When I first activated my Nexus, I pulled up Google Now, then activated the voice recognition feature by saying “Google.” The phone began listening. So I asked:
“What’s the score in the San Francisco Giants game?”
A voice told me that the Giants had won their game against the Cardinals, 8-2.
Again, no big deal. Over time, however, whenever the Giants played a game, Google had a card live updating with information about the game. It would also insert a notification for me automatically so I’d have easy access to the game’s progression.
After a while, though, I learned that Google was watching my every move. This will no doubt propel privacy proponents into a pronounced tizzy.
For example, I looked up directions to a theater, the Berkeley Repertory Theatre on my MacBook at some point during the day. Later my Nexus was informing that if I wanted to make it there in time for an 8pm opening, I had to leave now (it was 7pm) to make it on time (traffic had added a 12 minute delay it informed me).
Also, since Google knows my location, I’m constantly receiving weather forecasts for San Francisco and San Jose.
While implicit voice recognition — asking your iPhone (Siri) or your Android with Jelly Bean (Google Now) a specific question — is by now mainstream (even perhaps passe among the technorati), it’s this passive, behind-the-scenes/anticipatory style prediction that has me most energized about what the future holds.
I’m willing to give up a bit of privacy to Google (not the important stuff of course… like the fact that I like my espresso without sugar, or that a glass of Paul Hobbs Russian River Valley Pinot makes my evening all well and good) in order to improve the quality of information its services can assimilate for me.
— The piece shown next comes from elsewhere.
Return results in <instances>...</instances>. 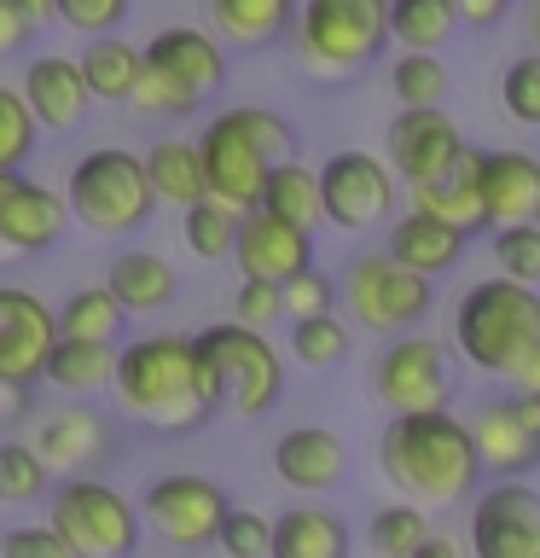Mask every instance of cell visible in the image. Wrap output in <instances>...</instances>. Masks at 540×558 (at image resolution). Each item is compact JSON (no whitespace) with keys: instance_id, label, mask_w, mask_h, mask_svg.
<instances>
[{"instance_id":"1","label":"cell","mask_w":540,"mask_h":558,"mask_svg":"<svg viewBox=\"0 0 540 558\" xmlns=\"http://www.w3.org/2000/svg\"><path fill=\"white\" fill-rule=\"evenodd\" d=\"M111 396L134 425H146L157 436L204 430L226 408L221 373L204 361L198 338H181V331H151V338L122 343Z\"/></svg>"},{"instance_id":"2","label":"cell","mask_w":540,"mask_h":558,"mask_svg":"<svg viewBox=\"0 0 540 558\" xmlns=\"http://www.w3.org/2000/svg\"><path fill=\"white\" fill-rule=\"evenodd\" d=\"M378 465L413 506H459L477 495L482 460L470 442V425L447 408L435 413H390L378 430Z\"/></svg>"},{"instance_id":"3","label":"cell","mask_w":540,"mask_h":558,"mask_svg":"<svg viewBox=\"0 0 540 558\" xmlns=\"http://www.w3.org/2000/svg\"><path fill=\"white\" fill-rule=\"evenodd\" d=\"M198 157H204L209 198L250 216L261 204V186H268V169L296 157V129L268 105H226L221 117L204 122Z\"/></svg>"},{"instance_id":"4","label":"cell","mask_w":540,"mask_h":558,"mask_svg":"<svg viewBox=\"0 0 540 558\" xmlns=\"http://www.w3.org/2000/svg\"><path fill=\"white\" fill-rule=\"evenodd\" d=\"M540 343V291L517 279H477L453 308V349L494 378H517Z\"/></svg>"},{"instance_id":"5","label":"cell","mask_w":540,"mask_h":558,"mask_svg":"<svg viewBox=\"0 0 540 558\" xmlns=\"http://www.w3.org/2000/svg\"><path fill=\"white\" fill-rule=\"evenodd\" d=\"M64 204L70 221L87 227L99 239H128L151 221V181H146V157L128 146H94L87 157H76L64 181Z\"/></svg>"},{"instance_id":"6","label":"cell","mask_w":540,"mask_h":558,"mask_svg":"<svg viewBox=\"0 0 540 558\" xmlns=\"http://www.w3.org/2000/svg\"><path fill=\"white\" fill-rule=\"evenodd\" d=\"M296 59L326 82L378 64L390 47V0H296Z\"/></svg>"},{"instance_id":"7","label":"cell","mask_w":540,"mask_h":558,"mask_svg":"<svg viewBox=\"0 0 540 558\" xmlns=\"http://www.w3.org/2000/svg\"><path fill=\"white\" fill-rule=\"evenodd\" d=\"M338 303L348 326L372 331V338H401V331L425 326V314L435 308V279L407 274L390 251H360L338 279Z\"/></svg>"},{"instance_id":"8","label":"cell","mask_w":540,"mask_h":558,"mask_svg":"<svg viewBox=\"0 0 540 558\" xmlns=\"http://www.w3.org/2000/svg\"><path fill=\"white\" fill-rule=\"evenodd\" d=\"M47 523L70 541L76 558H134L139 547V506L122 495L116 483L105 477H59L52 488V506H47Z\"/></svg>"},{"instance_id":"9","label":"cell","mask_w":540,"mask_h":558,"mask_svg":"<svg viewBox=\"0 0 540 558\" xmlns=\"http://www.w3.org/2000/svg\"><path fill=\"white\" fill-rule=\"evenodd\" d=\"M198 349H204V361L221 373L226 408H233L238 418H261V413L279 408V396H285V355L273 349L268 331H250L238 320L204 326Z\"/></svg>"},{"instance_id":"10","label":"cell","mask_w":540,"mask_h":558,"mask_svg":"<svg viewBox=\"0 0 540 558\" xmlns=\"http://www.w3.org/2000/svg\"><path fill=\"white\" fill-rule=\"evenodd\" d=\"M226 512H233L226 488L216 477H198V471H169V477L146 483V495H139V523L181 553L216 547Z\"/></svg>"},{"instance_id":"11","label":"cell","mask_w":540,"mask_h":558,"mask_svg":"<svg viewBox=\"0 0 540 558\" xmlns=\"http://www.w3.org/2000/svg\"><path fill=\"white\" fill-rule=\"evenodd\" d=\"M395 169L372 151H331L320 163V209L338 233H372L395 221Z\"/></svg>"},{"instance_id":"12","label":"cell","mask_w":540,"mask_h":558,"mask_svg":"<svg viewBox=\"0 0 540 558\" xmlns=\"http://www.w3.org/2000/svg\"><path fill=\"white\" fill-rule=\"evenodd\" d=\"M447 349L425 338V331H401V338H383L378 361H372V396L390 413H435L447 408Z\"/></svg>"},{"instance_id":"13","label":"cell","mask_w":540,"mask_h":558,"mask_svg":"<svg viewBox=\"0 0 540 558\" xmlns=\"http://www.w3.org/2000/svg\"><path fill=\"white\" fill-rule=\"evenodd\" d=\"M470 558H540V488L523 477H494L470 495L465 523Z\"/></svg>"},{"instance_id":"14","label":"cell","mask_w":540,"mask_h":558,"mask_svg":"<svg viewBox=\"0 0 540 558\" xmlns=\"http://www.w3.org/2000/svg\"><path fill=\"white\" fill-rule=\"evenodd\" d=\"M470 425V442H477L482 477H529L540 465V396L512 390L500 401H482Z\"/></svg>"},{"instance_id":"15","label":"cell","mask_w":540,"mask_h":558,"mask_svg":"<svg viewBox=\"0 0 540 558\" xmlns=\"http://www.w3.org/2000/svg\"><path fill=\"white\" fill-rule=\"evenodd\" d=\"M52 343H59V314L24 286H0V384L29 396L47 378Z\"/></svg>"},{"instance_id":"16","label":"cell","mask_w":540,"mask_h":558,"mask_svg":"<svg viewBox=\"0 0 540 558\" xmlns=\"http://www.w3.org/2000/svg\"><path fill=\"white\" fill-rule=\"evenodd\" d=\"M383 151H390L383 163L395 169V181L425 186L465 157V134L442 105H425V111H395L390 134H383Z\"/></svg>"},{"instance_id":"17","label":"cell","mask_w":540,"mask_h":558,"mask_svg":"<svg viewBox=\"0 0 540 558\" xmlns=\"http://www.w3.org/2000/svg\"><path fill=\"white\" fill-rule=\"evenodd\" d=\"M233 262H238V279L285 286V279H296L303 268H314V233L268 216V209H250V216H238Z\"/></svg>"},{"instance_id":"18","label":"cell","mask_w":540,"mask_h":558,"mask_svg":"<svg viewBox=\"0 0 540 558\" xmlns=\"http://www.w3.org/2000/svg\"><path fill=\"white\" fill-rule=\"evenodd\" d=\"M64 227H70V204L59 192L29 181V174H12L7 198H0V244H7V256H47L64 239Z\"/></svg>"},{"instance_id":"19","label":"cell","mask_w":540,"mask_h":558,"mask_svg":"<svg viewBox=\"0 0 540 558\" xmlns=\"http://www.w3.org/2000/svg\"><path fill=\"white\" fill-rule=\"evenodd\" d=\"M273 477L296 495H331L348 477V448L326 425H291L273 436Z\"/></svg>"},{"instance_id":"20","label":"cell","mask_w":540,"mask_h":558,"mask_svg":"<svg viewBox=\"0 0 540 558\" xmlns=\"http://www.w3.org/2000/svg\"><path fill=\"white\" fill-rule=\"evenodd\" d=\"M35 453H41V465L59 471V477H87V471L111 453V425H105L99 408L70 401V408L47 413L41 425H35Z\"/></svg>"},{"instance_id":"21","label":"cell","mask_w":540,"mask_h":558,"mask_svg":"<svg viewBox=\"0 0 540 558\" xmlns=\"http://www.w3.org/2000/svg\"><path fill=\"white\" fill-rule=\"evenodd\" d=\"M477 181H482V209H488V233L517 221H540V157L494 146L477 151Z\"/></svg>"},{"instance_id":"22","label":"cell","mask_w":540,"mask_h":558,"mask_svg":"<svg viewBox=\"0 0 540 558\" xmlns=\"http://www.w3.org/2000/svg\"><path fill=\"white\" fill-rule=\"evenodd\" d=\"M139 52H146V64H157L163 76H174L186 94H198V99H209V94L226 82V47H221L209 29H198V24H169V29H157Z\"/></svg>"},{"instance_id":"23","label":"cell","mask_w":540,"mask_h":558,"mask_svg":"<svg viewBox=\"0 0 540 558\" xmlns=\"http://www.w3.org/2000/svg\"><path fill=\"white\" fill-rule=\"evenodd\" d=\"M17 94H24L29 117L41 122V134H64L76 129V122L94 111V94H87L82 82V64L76 59H59V52H41V59H29L24 82H17Z\"/></svg>"},{"instance_id":"24","label":"cell","mask_w":540,"mask_h":558,"mask_svg":"<svg viewBox=\"0 0 540 558\" xmlns=\"http://www.w3.org/2000/svg\"><path fill=\"white\" fill-rule=\"evenodd\" d=\"M465 233L459 227H447V221H435V216H425V209H407V216H395L390 221V233H383V251H390L407 274H418V279H442V274H453L465 262Z\"/></svg>"},{"instance_id":"25","label":"cell","mask_w":540,"mask_h":558,"mask_svg":"<svg viewBox=\"0 0 540 558\" xmlns=\"http://www.w3.org/2000/svg\"><path fill=\"white\" fill-rule=\"evenodd\" d=\"M105 286L128 314H163L174 296H181V274L163 251H146V244H128V251L111 256L105 268Z\"/></svg>"},{"instance_id":"26","label":"cell","mask_w":540,"mask_h":558,"mask_svg":"<svg viewBox=\"0 0 540 558\" xmlns=\"http://www.w3.org/2000/svg\"><path fill=\"white\" fill-rule=\"evenodd\" d=\"M413 192V209L425 216L459 227V233H488V209H482V181H477V146H465V157L453 163L447 174H435L425 186H407Z\"/></svg>"},{"instance_id":"27","label":"cell","mask_w":540,"mask_h":558,"mask_svg":"<svg viewBox=\"0 0 540 558\" xmlns=\"http://www.w3.org/2000/svg\"><path fill=\"white\" fill-rule=\"evenodd\" d=\"M296 29V0H209V35L221 47H279Z\"/></svg>"},{"instance_id":"28","label":"cell","mask_w":540,"mask_h":558,"mask_svg":"<svg viewBox=\"0 0 540 558\" xmlns=\"http://www.w3.org/2000/svg\"><path fill=\"white\" fill-rule=\"evenodd\" d=\"M348 547H355L348 523L331 512V506L303 500V506H291V512L273 518L268 558H348Z\"/></svg>"},{"instance_id":"29","label":"cell","mask_w":540,"mask_h":558,"mask_svg":"<svg viewBox=\"0 0 540 558\" xmlns=\"http://www.w3.org/2000/svg\"><path fill=\"white\" fill-rule=\"evenodd\" d=\"M116 349L122 343H82V338H59L52 343V355H47V378L59 396H99V390H111V378H116Z\"/></svg>"},{"instance_id":"30","label":"cell","mask_w":540,"mask_h":558,"mask_svg":"<svg viewBox=\"0 0 540 558\" xmlns=\"http://www.w3.org/2000/svg\"><path fill=\"white\" fill-rule=\"evenodd\" d=\"M146 181H151V198L157 204H174V209H192L198 198H209L204 186V157H198V140H151L146 151Z\"/></svg>"},{"instance_id":"31","label":"cell","mask_w":540,"mask_h":558,"mask_svg":"<svg viewBox=\"0 0 540 558\" xmlns=\"http://www.w3.org/2000/svg\"><path fill=\"white\" fill-rule=\"evenodd\" d=\"M76 64H82V82H87V94H94V105H128L146 52L134 41H122V35H99V41H87L76 52Z\"/></svg>"},{"instance_id":"32","label":"cell","mask_w":540,"mask_h":558,"mask_svg":"<svg viewBox=\"0 0 540 558\" xmlns=\"http://www.w3.org/2000/svg\"><path fill=\"white\" fill-rule=\"evenodd\" d=\"M256 209H268V216H279V221H291V227H303V233H314V227L326 221V209H320V169L296 163V157L273 163Z\"/></svg>"},{"instance_id":"33","label":"cell","mask_w":540,"mask_h":558,"mask_svg":"<svg viewBox=\"0 0 540 558\" xmlns=\"http://www.w3.org/2000/svg\"><path fill=\"white\" fill-rule=\"evenodd\" d=\"M128 331V308L111 296V286H82L64 296L59 308V338H82V343H116Z\"/></svg>"},{"instance_id":"34","label":"cell","mask_w":540,"mask_h":558,"mask_svg":"<svg viewBox=\"0 0 540 558\" xmlns=\"http://www.w3.org/2000/svg\"><path fill=\"white\" fill-rule=\"evenodd\" d=\"M459 12L453 0H390V41L407 52H435L453 41Z\"/></svg>"},{"instance_id":"35","label":"cell","mask_w":540,"mask_h":558,"mask_svg":"<svg viewBox=\"0 0 540 558\" xmlns=\"http://www.w3.org/2000/svg\"><path fill=\"white\" fill-rule=\"evenodd\" d=\"M430 535H435L430 530V512H425V506H413V500L378 506L372 523H366V547H372L378 558H413Z\"/></svg>"},{"instance_id":"36","label":"cell","mask_w":540,"mask_h":558,"mask_svg":"<svg viewBox=\"0 0 540 558\" xmlns=\"http://www.w3.org/2000/svg\"><path fill=\"white\" fill-rule=\"evenodd\" d=\"M348 343H355V326L343 314H314V320H291V361L308 366V373H326V366L348 361Z\"/></svg>"},{"instance_id":"37","label":"cell","mask_w":540,"mask_h":558,"mask_svg":"<svg viewBox=\"0 0 540 558\" xmlns=\"http://www.w3.org/2000/svg\"><path fill=\"white\" fill-rule=\"evenodd\" d=\"M181 239L198 262H226L238 239V209H226L221 198H198L192 209H181Z\"/></svg>"},{"instance_id":"38","label":"cell","mask_w":540,"mask_h":558,"mask_svg":"<svg viewBox=\"0 0 540 558\" xmlns=\"http://www.w3.org/2000/svg\"><path fill=\"white\" fill-rule=\"evenodd\" d=\"M52 471L41 465L35 442H17V436H0V506H35L47 500Z\"/></svg>"},{"instance_id":"39","label":"cell","mask_w":540,"mask_h":558,"mask_svg":"<svg viewBox=\"0 0 540 558\" xmlns=\"http://www.w3.org/2000/svg\"><path fill=\"white\" fill-rule=\"evenodd\" d=\"M390 87L401 99V111H425V105L447 99V64L442 52H401L390 64Z\"/></svg>"},{"instance_id":"40","label":"cell","mask_w":540,"mask_h":558,"mask_svg":"<svg viewBox=\"0 0 540 558\" xmlns=\"http://www.w3.org/2000/svg\"><path fill=\"white\" fill-rule=\"evenodd\" d=\"M198 94H186L174 76H163L157 64H139V82H134V94H128V111L139 117V122H181V117H192L198 111Z\"/></svg>"},{"instance_id":"41","label":"cell","mask_w":540,"mask_h":558,"mask_svg":"<svg viewBox=\"0 0 540 558\" xmlns=\"http://www.w3.org/2000/svg\"><path fill=\"white\" fill-rule=\"evenodd\" d=\"M35 146H41V122L29 117V105L12 82H0V174H24Z\"/></svg>"},{"instance_id":"42","label":"cell","mask_w":540,"mask_h":558,"mask_svg":"<svg viewBox=\"0 0 540 558\" xmlns=\"http://www.w3.org/2000/svg\"><path fill=\"white\" fill-rule=\"evenodd\" d=\"M488 251L500 262V279H517V286L540 291V221H517V227H494Z\"/></svg>"},{"instance_id":"43","label":"cell","mask_w":540,"mask_h":558,"mask_svg":"<svg viewBox=\"0 0 540 558\" xmlns=\"http://www.w3.org/2000/svg\"><path fill=\"white\" fill-rule=\"evenodd\" d=\"M500 105L523 129H540V52H517L500 76Z\"/></svg>"},{"instance_id":"44","label":"cell","mask_w":540,"mask_h":558,"mask_svg":"<svg viewBox=\"0 0 540 558\" xmlns=\"http://www.w3.org/2000/svg\"><path fill=\"white\" fill-rule=\"evenodd\" d=\"M285 296V320H314V314H338V279L320 274V268H303L296 279L279 286Z\"/></svg>"},{"instance_id":"45","label":"cell","mask_w":540,"mask_h":558,"mask_svg":"<svg viewBox=\"0 0 540 558\" xmlns=\"http://www.w3.org/2000/svg\"><path fill=\"white\" fill-rule=\"evenodd\" d=\"M216 547L226 553V558H268V547H273V518L268 512H226L221 518V535H216Z\"/></svg>"},{"instance_id":"46","label":"cell","mask_w":540,"mask_h":558,"mask_svg":"<svg viewBox=\"0 0 540 558\" xmlns=\"http://www.w3.org/2000/svg\"><path fill=\"white\" fill-rule=\"evenodd\" d=\"M134 12V0H59V24H70L87 41L99 35H116V24Z\"/></svg>"},{"instance_id":"47","label":"cell","mask_w":540,"mask_h":558,"mask_svg":"<svg viewBox=\"0 0 540 558\" xmlns=\"http://www.w3.org/2000/svg\"><path fill=\"white\" fill-rule=\"evenodd\" d=\"M233 320L250 326V331H268L285 320V296H279V286H268V279H238L233 291Z\"/></svg>"},{"instance_id":"48","label":"cell","mask_w":540,"mask_h":558,"mask_svg":"<svg viewBox=\"0 0 540 558\" xmlns=\"http://www.w3.org/2000/svg\"><path fill=\"white\" fill-rule=\"evenodd\" d=\"M0 558H76V553H70V541L52 523H12L0 535Z\"/></svg>"},{"instance_id":"49","label":"cell","mask_w":540,"mask_h":558,"mask_svg":"<svg viewBox=\"0 0 540 558\" xmlns=\"http://www.w3.org/2000/svg\"><path fill=\"white\" fill-rule=\"evenodd\" d=\"M453 12H459V24H470V29H494V24H505L512 0H453Z\"/></svg>"},{"instance_id":"50","label":"cell","mask_w":540,"mask_h":558,"mask_svg":"<svg viewBox=\"0 0 540 558\" xmlns=\"http://www.w3.org/2000/svg\"><path fill=\"white\" fill-rule=\"evenodd\" d=\"M29 41H35V24L12 7V0H0V52H17V47H29Z\"/></svg>"},{"instance_id":"51","label":"cell","mask_w":540,"mask_h":558,"mask_svg":"<svg viewBox=\"0 0 540 558\" xmlns=\"http://www.w3.org/2000/svg\"><path fill=\"white\" fill-rule=\"evenodd\" d=\"M12 7H17V12H24V17H29V24H35V29H47V24H59V0H12Z\"/></svg>"},{"instance_id":"52","label":"cell","mask_w":540,"mask_h":558,"mask_svg":"<svg viewBox=\"0 0 540 558\" xmlns=\"http://www.w3.org/2000/svg\"><path fill=\"white\" fill-rule=\"evenodd\" d=\"M512 384H517V390H529V396H540V343L529 349V361L517 366V378H512Z\"/></svg>"},{"instance_id":"53","label":"cell","mask_w":540,"mask_h":558,"mask_svg":"<svg viewBox=\"0 0 540 558\" xmlns=\"http://www.w3.org/2000/svg\"><path fill=\"white\" fill-rule=\"evenodd\" d=\"M413 558H465V553H459V547H453V541H447V535H430V541H425V547H418Z\"/></svg>"},{"instance_id":"54","label":"cell","mask_w":540,"mask_h":558,"mask_svg":"<svg viewBox=\"0 0 540 558\" xmlns=\"http://www.w3.org/2000/svg\"><path fill=\"white\" fill-rule=\"evenodd\" d=\"M24 401H29L24 390H12V384H0V418H12L17 408H24Z\"/></svg>"},{"instance_id":"55","label":"cell","mask_w":540,"mask_h":558,"mask_svg":"<svg viewBox=\"0 0 540 558\" xmlns=\"http://www.w3.org/2000/svg\"><path fill=\"white\" fill-rule=\"evenodd\" d=\"M529 41H535V52H540V0H529Z\"/></svg>"},{"instance_id":"56","label":"cell","mask_w":540,"mask_h":558,"mask_svg":"<svg viewBox=\"0 0 540 558\" xmlns=\"http://www.w3.org/2000/svg\"><path fill=\"white\" fill-rule=\"evenodd\" d=\"M7 186H12V174H0V198H7ZM0 262H12V256H7V244H0Z\"/></svg>"}]
</instances>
If that means I’m one step ahead then that’s a huge benefit.
Right “now”, we’re talking basics: weather, traffic, stocks, sports scores. Extrapolate ever so slightly and you can envision a smartphone that truly is smart; one that learns your daily, weekly and monthly living routines, and can respond intelligently. Imagine a phone that combines the best of location-based services, search algorithms, and artificial intelligence to create a device that comes awfully close to the ultimate sidekick.
Google Now is not quite there yet. The potential, though, is as clear as day. I admit it’s a somewhat frightening proposition – Google is watching what I do on its search page, on Maps, with my contacts, in my email, and who knows where else. I told my wife about it and she thought the idea atrocious, yet compelling. I think a lot of us feel that way – we want to embrace this new world of technology, social networking and all of the incredible wealth of information at our fingertips, yet we don’t want to sell our souls in the process.
Oh, about those San Francisco 49ers.
Google Now must have a thing for baseball.
It absolutely loves updating me on the Giants games. 9-6W! 9-3W!
But try this one:
“What is the score in the San Francisco 49ers game?”
And you won’t get verbal love. Instead you’ll get passed to the search results which will take you to the web browser, and not a nicely formatted Google Card.
If it treats our beloved Niners like this, I can only imagine what it would think of the “Ottawa Rough Riders.”